§ **Source text**:

What is age-related macular degeneration (AMD)?
AMD is a condition in which the most sensitive part of the retina, the macula, deteriorates resulting in the loss of sharpest vision. AMD is the leading cause of blindness in individuals over age 65 in the western world. AMD occurs in two forms. The dry form, in which vision loss is usually moderate, is due to degeneration (atrophy) of the macular tissues. The wet form is marked by the growth of new blood vessels that may bleed. This may lead to scar formation. The wet form is associated with more severe vision loss than the dry form.
Who gets AMD?
AMD occurs almost exclusively in individuals over the age of 65. The biggest risk for its development is age but other characteristics of patients with AMD have been identified. These include Caucasian, light color eyes, cardiovascular disease, smoking, and sunlight exposure. A genetic relationship has also been identified. Patients with the dry form of the disease are at much greater risk of developing the wet form than those without dry AMD.

§ **What is needed**: According to the AMD text, what distinguishes the wet form of the condition? Rely solely on the AMD text when responding.

Stored data entries:
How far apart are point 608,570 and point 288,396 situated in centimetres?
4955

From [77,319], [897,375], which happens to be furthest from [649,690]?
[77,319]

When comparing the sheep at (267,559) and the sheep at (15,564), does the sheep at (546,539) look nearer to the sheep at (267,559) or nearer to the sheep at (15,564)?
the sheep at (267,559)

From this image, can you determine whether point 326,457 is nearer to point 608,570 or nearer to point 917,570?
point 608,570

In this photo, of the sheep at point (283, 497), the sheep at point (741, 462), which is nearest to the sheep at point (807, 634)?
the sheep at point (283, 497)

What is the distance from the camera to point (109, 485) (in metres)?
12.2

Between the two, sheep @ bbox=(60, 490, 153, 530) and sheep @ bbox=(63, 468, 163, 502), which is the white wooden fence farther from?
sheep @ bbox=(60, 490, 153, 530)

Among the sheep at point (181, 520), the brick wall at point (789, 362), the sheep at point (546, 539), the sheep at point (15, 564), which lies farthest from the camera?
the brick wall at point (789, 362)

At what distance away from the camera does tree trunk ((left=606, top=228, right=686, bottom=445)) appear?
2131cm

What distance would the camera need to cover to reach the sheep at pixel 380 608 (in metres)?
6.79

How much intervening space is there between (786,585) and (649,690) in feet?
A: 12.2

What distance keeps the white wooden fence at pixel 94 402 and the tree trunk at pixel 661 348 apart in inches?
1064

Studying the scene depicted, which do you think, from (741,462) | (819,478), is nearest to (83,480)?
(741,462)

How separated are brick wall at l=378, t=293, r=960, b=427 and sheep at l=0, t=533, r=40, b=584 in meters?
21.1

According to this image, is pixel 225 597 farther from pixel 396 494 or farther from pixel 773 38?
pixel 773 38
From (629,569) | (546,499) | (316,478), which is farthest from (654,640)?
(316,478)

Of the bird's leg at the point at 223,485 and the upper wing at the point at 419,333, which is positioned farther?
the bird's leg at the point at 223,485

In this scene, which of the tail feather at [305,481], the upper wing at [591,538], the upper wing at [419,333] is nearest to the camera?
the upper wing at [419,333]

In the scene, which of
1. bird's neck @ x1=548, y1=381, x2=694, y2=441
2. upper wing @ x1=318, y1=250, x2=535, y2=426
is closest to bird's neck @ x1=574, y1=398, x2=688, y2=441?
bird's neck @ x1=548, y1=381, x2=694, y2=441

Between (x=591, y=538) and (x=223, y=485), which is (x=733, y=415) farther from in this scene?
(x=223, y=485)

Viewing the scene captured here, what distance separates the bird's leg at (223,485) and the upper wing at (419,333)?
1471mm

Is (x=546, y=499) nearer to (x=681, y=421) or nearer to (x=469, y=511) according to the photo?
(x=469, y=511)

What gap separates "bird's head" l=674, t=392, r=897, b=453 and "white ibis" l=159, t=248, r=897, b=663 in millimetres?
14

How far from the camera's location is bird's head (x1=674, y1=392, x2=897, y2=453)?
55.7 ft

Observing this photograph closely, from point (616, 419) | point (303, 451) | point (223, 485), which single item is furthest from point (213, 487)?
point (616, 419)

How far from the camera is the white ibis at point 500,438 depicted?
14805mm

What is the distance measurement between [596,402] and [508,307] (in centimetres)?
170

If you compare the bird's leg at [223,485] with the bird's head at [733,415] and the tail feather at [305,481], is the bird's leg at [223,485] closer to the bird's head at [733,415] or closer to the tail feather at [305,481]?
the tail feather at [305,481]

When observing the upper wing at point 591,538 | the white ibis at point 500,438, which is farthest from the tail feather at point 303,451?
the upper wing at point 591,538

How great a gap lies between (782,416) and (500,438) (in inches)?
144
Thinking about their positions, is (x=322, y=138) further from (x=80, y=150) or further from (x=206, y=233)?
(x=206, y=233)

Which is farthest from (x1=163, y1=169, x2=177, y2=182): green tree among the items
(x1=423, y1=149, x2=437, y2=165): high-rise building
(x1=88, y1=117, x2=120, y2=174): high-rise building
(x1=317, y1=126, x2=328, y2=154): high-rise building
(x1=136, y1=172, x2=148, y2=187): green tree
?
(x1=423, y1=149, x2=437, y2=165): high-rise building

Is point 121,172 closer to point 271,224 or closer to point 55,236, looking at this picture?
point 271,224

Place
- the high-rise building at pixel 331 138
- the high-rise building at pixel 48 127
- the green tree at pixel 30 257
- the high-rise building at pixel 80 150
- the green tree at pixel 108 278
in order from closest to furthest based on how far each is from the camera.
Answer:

==

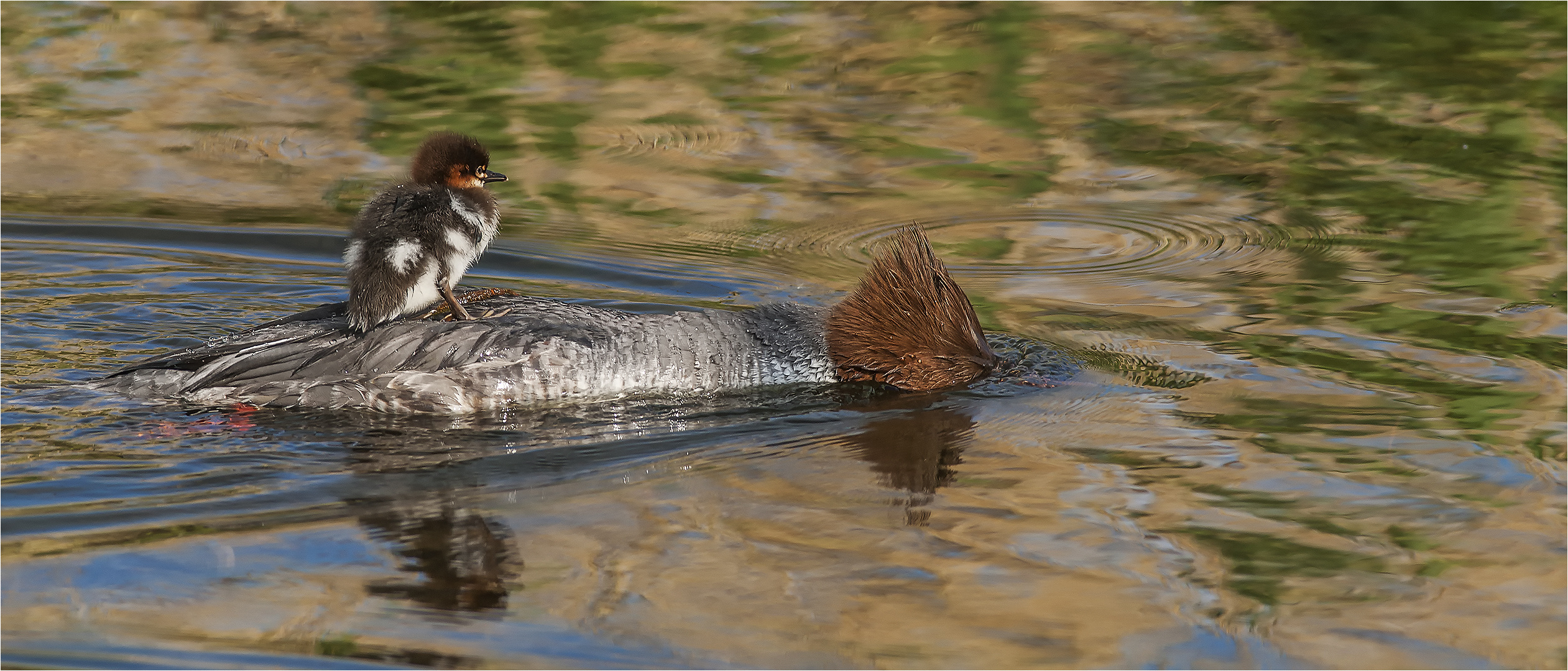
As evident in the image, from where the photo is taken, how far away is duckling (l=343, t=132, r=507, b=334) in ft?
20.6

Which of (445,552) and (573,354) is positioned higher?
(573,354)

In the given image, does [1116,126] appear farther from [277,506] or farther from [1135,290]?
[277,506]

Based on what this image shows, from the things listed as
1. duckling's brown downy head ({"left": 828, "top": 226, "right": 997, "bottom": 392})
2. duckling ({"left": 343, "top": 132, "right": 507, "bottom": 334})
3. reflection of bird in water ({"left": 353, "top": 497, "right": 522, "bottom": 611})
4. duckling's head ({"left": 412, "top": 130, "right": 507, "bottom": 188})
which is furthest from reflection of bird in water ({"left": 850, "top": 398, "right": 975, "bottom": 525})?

==

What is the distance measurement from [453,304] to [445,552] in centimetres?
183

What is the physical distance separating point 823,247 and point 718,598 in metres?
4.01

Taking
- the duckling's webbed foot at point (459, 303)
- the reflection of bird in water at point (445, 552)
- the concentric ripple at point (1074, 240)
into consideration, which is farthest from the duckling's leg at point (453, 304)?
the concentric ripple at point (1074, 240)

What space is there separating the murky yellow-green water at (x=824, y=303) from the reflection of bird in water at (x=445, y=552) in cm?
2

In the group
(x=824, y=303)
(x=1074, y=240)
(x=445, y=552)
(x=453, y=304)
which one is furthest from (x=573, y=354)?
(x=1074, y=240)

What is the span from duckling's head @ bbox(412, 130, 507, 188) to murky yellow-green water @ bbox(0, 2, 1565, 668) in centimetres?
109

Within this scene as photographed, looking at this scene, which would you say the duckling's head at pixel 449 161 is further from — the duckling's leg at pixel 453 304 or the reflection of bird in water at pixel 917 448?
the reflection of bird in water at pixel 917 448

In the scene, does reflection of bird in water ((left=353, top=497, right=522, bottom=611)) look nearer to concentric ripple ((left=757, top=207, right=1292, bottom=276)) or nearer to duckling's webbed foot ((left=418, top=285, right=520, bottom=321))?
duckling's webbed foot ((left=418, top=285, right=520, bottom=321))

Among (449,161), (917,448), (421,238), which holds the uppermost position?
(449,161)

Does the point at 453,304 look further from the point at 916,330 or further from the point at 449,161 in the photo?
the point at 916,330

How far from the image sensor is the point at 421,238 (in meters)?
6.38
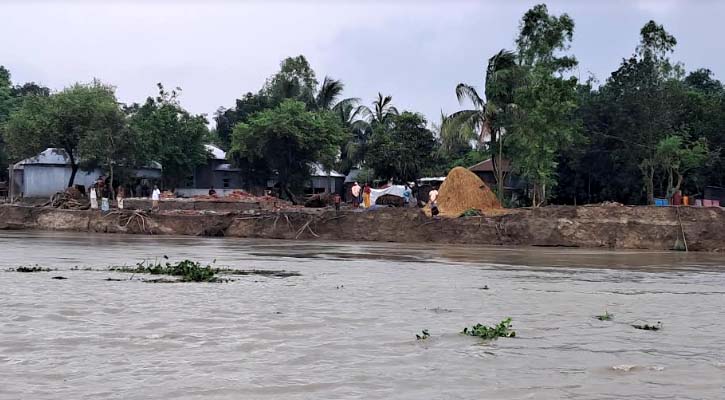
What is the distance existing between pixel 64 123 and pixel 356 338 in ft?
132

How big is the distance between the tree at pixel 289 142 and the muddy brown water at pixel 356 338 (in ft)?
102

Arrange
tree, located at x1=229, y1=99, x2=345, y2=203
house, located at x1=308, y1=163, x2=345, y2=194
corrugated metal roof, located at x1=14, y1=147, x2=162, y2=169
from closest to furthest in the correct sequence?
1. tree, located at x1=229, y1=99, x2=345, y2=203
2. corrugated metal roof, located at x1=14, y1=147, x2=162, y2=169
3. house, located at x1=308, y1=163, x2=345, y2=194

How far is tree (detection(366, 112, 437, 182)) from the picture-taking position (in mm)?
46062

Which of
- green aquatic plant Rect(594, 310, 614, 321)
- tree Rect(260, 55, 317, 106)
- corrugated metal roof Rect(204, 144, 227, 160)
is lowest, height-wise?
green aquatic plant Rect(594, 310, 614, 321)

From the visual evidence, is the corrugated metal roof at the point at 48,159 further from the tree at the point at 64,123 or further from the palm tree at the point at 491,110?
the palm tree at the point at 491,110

§ **Result for this exercise**: The wet form is marked by the growth of new blood vessels that may bleed, which may lead to scar formation.